* [Goal of the exercise] Reproduce each of the following lines word for word, leaving out the pictures.
——
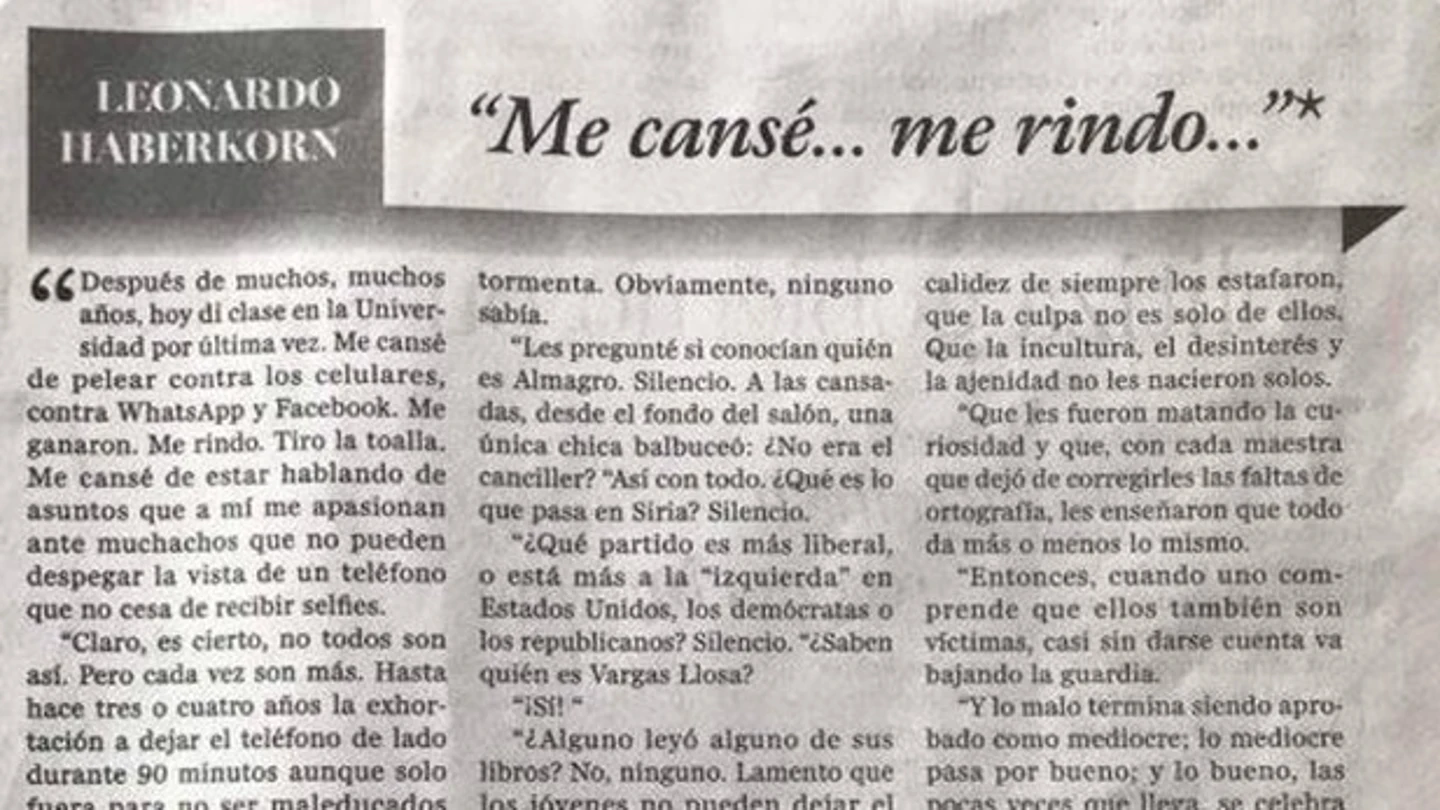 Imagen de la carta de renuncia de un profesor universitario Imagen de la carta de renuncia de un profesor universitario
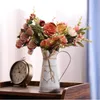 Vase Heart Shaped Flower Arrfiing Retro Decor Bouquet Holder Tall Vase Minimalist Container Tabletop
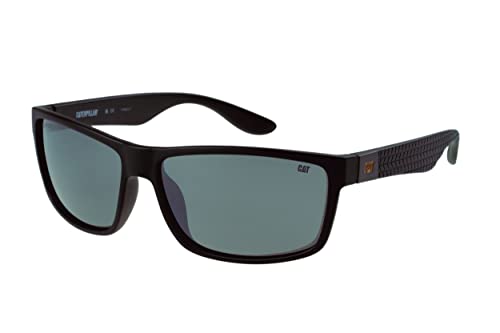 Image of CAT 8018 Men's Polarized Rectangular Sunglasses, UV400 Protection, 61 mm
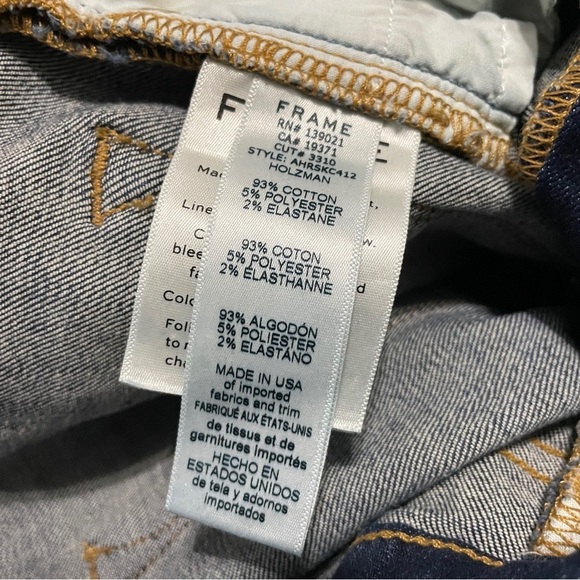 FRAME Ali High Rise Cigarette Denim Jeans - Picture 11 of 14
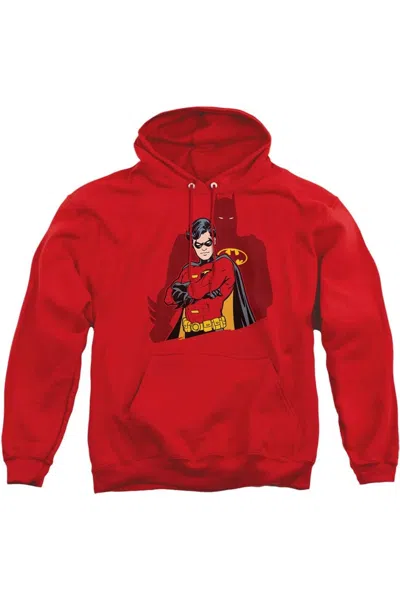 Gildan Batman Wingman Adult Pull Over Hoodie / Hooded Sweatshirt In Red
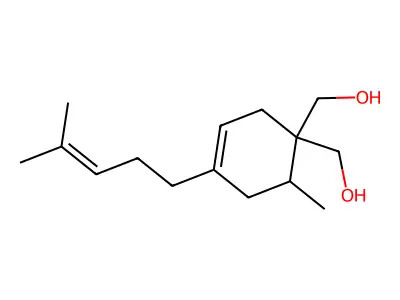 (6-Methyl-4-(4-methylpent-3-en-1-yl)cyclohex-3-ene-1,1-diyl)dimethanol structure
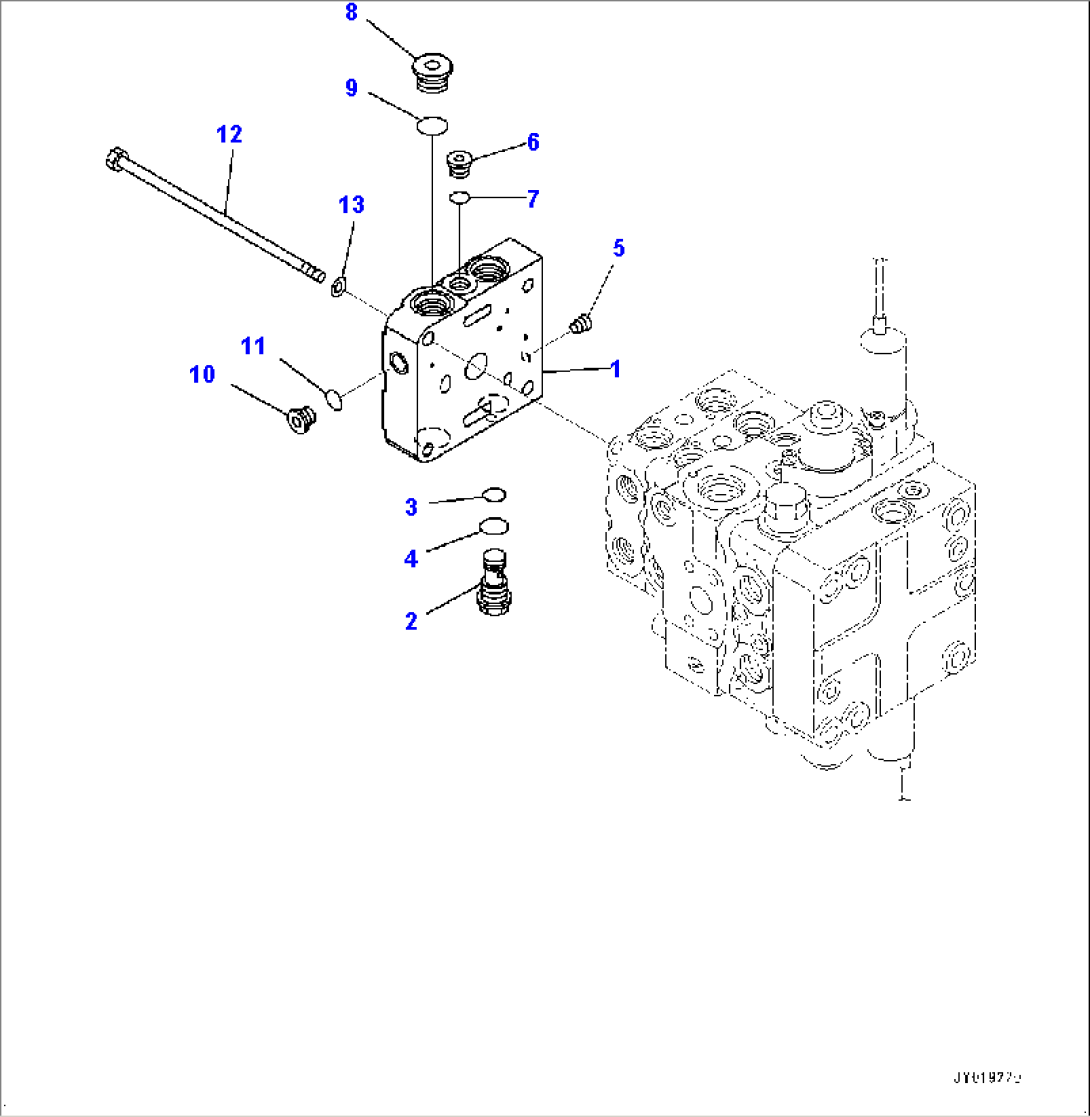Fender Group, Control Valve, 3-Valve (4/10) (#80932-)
——
* [Solution]
 Imagen de la carta de renuncia de un profesor universitario Imagen de la carta de renuncia de un profesor universitario
 Vase Heart Shaped Flower Arrfiing Retro Decor Bouquet Holder Tall Vase Minimalist Container Tabletop
 Image of CAT 8018 Men's Polarized Rectangular Sunglasses, UV400 Protection, 61 mm
 FRAME Ali High Rise Cigarette Denim Jeans - Picture 11 of 14
 Gildan Batman Wingman Adult Pull Over Hoodie / Hooded Sweatshirt In Red
 (6-Methyl-4-(4-methylpent-3-en-1-yl)cyclohex-3-ene-1,1-diyl)dimethanol structure
Fender Group, Control Valve, 3-Valve (4/10) (#80932-)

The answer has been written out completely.